EL Observador

11:49 hrs. Martes 20 de diciembre de 2011 Jorge Cruz Lolas

Entre lo emocional y lo racional

Jorge Cruz Lolas / Cirujano Dentista

El tiempo pasa muy rápidamente para todos. De pronto nos parece que sería casi necesario aumentar las horas del día para poder hacer y cumplir todo lo que planificamos cada mañana al levantarnos.

Es la premura del siglo XXI la que nos exige vivir en un mundo acelerado, situación que tiene efectos negativos como el aumento de los trastornos neuróticos y psicóticos y las "enfermedades del nuevo milenio", estas últimas relacionadas con las nuevas tecnologías.

Estamos viviendo un mundo tensionado que se traduce en individuos encerrados en sí mismos, autosuficientes y personalistas, donde el individualismo nos aparta del dolor ajeno y de lo que nos rodea.

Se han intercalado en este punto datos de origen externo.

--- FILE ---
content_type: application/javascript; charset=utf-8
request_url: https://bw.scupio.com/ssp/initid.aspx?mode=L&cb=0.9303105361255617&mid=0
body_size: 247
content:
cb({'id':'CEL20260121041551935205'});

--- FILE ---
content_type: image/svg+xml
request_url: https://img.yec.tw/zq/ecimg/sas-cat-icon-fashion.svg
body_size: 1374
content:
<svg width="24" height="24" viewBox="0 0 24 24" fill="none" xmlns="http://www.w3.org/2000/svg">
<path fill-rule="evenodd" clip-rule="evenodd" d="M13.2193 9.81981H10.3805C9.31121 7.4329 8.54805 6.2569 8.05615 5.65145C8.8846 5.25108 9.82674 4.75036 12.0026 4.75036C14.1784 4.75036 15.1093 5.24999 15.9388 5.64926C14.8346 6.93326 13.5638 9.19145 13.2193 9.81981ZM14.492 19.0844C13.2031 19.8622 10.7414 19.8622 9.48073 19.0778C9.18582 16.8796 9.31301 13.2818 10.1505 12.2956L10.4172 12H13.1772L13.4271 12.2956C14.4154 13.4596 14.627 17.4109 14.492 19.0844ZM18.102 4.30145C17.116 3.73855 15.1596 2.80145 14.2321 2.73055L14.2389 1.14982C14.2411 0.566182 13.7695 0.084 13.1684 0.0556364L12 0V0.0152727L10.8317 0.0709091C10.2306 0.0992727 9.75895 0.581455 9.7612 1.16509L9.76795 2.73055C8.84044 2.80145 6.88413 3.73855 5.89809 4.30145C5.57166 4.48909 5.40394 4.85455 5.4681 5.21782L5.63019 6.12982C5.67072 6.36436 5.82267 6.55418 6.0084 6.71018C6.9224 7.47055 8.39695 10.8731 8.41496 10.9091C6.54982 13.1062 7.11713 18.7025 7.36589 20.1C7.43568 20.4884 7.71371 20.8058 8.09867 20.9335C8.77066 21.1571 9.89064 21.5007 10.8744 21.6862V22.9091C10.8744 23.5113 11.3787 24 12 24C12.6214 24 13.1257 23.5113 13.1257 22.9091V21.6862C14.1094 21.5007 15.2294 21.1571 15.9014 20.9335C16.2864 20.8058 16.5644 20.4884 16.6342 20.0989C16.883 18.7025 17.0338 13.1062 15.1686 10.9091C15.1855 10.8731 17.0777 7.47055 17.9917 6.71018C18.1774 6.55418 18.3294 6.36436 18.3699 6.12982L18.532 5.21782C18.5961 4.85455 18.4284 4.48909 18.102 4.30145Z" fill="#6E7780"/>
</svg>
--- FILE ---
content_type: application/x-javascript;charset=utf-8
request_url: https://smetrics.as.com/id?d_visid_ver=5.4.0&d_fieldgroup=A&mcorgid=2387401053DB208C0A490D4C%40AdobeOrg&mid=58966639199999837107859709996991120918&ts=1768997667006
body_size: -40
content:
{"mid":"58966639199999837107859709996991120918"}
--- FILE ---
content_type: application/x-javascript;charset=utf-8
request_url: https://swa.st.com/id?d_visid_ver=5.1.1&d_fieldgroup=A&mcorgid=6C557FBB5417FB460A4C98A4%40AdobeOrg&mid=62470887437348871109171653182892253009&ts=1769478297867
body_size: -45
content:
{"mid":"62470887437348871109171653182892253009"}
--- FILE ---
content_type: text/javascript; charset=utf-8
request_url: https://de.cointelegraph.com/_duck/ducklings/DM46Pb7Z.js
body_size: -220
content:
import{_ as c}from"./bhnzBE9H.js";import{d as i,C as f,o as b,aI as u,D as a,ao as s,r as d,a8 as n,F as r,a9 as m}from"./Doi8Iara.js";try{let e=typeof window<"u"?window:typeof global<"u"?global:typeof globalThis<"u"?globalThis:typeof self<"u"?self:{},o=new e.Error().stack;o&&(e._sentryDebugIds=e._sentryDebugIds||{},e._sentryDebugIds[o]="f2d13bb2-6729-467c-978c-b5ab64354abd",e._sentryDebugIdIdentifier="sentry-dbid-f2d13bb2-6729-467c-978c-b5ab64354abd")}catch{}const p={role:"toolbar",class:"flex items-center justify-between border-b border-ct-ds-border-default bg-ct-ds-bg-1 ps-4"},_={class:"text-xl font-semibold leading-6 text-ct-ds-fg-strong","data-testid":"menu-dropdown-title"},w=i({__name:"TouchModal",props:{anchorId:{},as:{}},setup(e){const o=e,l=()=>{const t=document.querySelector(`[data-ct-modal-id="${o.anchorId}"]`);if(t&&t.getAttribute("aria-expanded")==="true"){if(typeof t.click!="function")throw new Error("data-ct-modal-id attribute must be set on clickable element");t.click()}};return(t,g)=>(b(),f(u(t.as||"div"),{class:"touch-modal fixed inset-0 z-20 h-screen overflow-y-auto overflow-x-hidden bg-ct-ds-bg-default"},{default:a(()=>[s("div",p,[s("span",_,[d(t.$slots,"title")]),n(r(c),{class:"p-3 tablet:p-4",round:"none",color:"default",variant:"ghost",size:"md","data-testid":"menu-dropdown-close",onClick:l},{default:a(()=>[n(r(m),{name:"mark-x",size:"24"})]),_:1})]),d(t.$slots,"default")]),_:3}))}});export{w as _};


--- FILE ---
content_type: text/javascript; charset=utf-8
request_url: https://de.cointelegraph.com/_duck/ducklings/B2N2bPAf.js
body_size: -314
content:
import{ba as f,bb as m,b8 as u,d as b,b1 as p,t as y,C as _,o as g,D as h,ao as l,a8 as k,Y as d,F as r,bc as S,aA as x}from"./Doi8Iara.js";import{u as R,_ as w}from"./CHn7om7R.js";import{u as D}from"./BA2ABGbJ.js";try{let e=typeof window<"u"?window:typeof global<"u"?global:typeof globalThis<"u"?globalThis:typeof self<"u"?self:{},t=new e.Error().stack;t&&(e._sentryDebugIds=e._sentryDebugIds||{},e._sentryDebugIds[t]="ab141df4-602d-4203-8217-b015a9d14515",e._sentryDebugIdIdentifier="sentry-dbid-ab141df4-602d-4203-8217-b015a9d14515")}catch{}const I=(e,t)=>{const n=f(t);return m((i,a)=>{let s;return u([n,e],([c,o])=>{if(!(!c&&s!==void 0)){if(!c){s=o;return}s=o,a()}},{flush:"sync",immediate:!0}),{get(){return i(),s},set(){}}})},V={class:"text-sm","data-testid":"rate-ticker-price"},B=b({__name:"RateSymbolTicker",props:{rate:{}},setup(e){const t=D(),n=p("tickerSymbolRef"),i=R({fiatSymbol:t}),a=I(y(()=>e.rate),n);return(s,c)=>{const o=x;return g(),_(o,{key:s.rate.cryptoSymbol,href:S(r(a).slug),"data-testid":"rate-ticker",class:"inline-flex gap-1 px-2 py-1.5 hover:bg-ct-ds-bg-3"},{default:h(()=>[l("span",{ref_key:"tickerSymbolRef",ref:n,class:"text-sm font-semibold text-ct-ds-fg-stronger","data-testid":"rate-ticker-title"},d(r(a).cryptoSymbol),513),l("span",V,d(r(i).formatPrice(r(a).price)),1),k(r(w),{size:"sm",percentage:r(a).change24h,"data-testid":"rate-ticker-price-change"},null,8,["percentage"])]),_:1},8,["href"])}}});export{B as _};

Debemos esforzarnos para evitar caer en esas emergentes condiciones humanas con tal de no provocar perturbaciones que en definitiva paralicen nuestros sentimientos y voluntades. El mundo de la política no es extraño a ese nuevo escenario. Cada vez con mayor antelación, los ciudadanos se preparan para la siguiente contienda electoral. Vemos cómo apresuradamente surge la tendencia a mencionar nombres para dar inicio anticipado a una carrera que terminará con la elección de nuestros representantes ante el ordenamiento jurídico y de poder que rige en la sociedad y en el Estado.

Como la política es más emocional que cerebral, todos nos creemos a veces con la facultad de estimar legítimamente que nuestro propio candidato es el mejor e intentamos convencer a todos de ello.

No estoy restando autenticidad a lo expresado, sino que estoy pretendiendo hacer notar que, a veces, no nos detenemos a pensar un poco más profundamente en la importancia de saber conciliar lo emocional con lo racional para que de ese proceso deriven los nombres de aquellos que sí pueden ser los mejores candidatos que conduzcan los destinos de nuestras comunas.
Para nadie es un misterio que una municipalidad es la empresa más grande de la comuna. Es la que tiene más personal, la que administra grandes recursos, la que es responsable de la dirección de áreas muy importantes como son la educación y la salud.

Es una empresa dedicada a entregar servicios a la comunidad, pero también debe velar por el permanente desarrollo de la ciudad y sus sectores aledaños y de su proyección futura en aspectos patrimoniales turísticos, históricos, culturales, de ordenamiento y seguridad entre otros.

En consecuencia, creo que debemos desde ya pensar en que antes de proponer nombres sin distinción, comencemos determinando el perfil de los ciudadanos que estimamos deberían representarnos en el gobierno comunal.

Considero que este es un buen ejercicio para ir asegurando nombres de personas que por sus capacidades integrales garanticen a todos los vecinos el promisorio futuro que bien se merece nuestras comunas.